§ **What needs to be done**
Only lines holding "Atlas" are needed; copy each of them from the data below.

§ **Recorded information**
::::
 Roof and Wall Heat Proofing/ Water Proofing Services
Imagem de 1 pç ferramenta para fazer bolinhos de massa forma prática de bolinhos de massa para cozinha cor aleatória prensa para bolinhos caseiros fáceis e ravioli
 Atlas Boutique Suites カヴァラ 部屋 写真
::::
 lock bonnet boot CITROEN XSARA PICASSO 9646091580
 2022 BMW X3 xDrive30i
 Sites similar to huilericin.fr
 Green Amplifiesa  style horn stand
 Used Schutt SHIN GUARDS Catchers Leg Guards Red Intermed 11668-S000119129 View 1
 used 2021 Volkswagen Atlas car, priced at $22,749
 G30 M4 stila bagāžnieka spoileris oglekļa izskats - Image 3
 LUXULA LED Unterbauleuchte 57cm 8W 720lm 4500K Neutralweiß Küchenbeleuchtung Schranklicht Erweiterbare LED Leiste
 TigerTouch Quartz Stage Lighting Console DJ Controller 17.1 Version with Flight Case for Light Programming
::::
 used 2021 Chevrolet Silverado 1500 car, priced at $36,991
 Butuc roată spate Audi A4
::::
§ **Response to this exercise**
 Atlas Boutique Suites カヴァラ 部屋 写真
 used 2021 Volkswagen Atlas car, priced at $22,749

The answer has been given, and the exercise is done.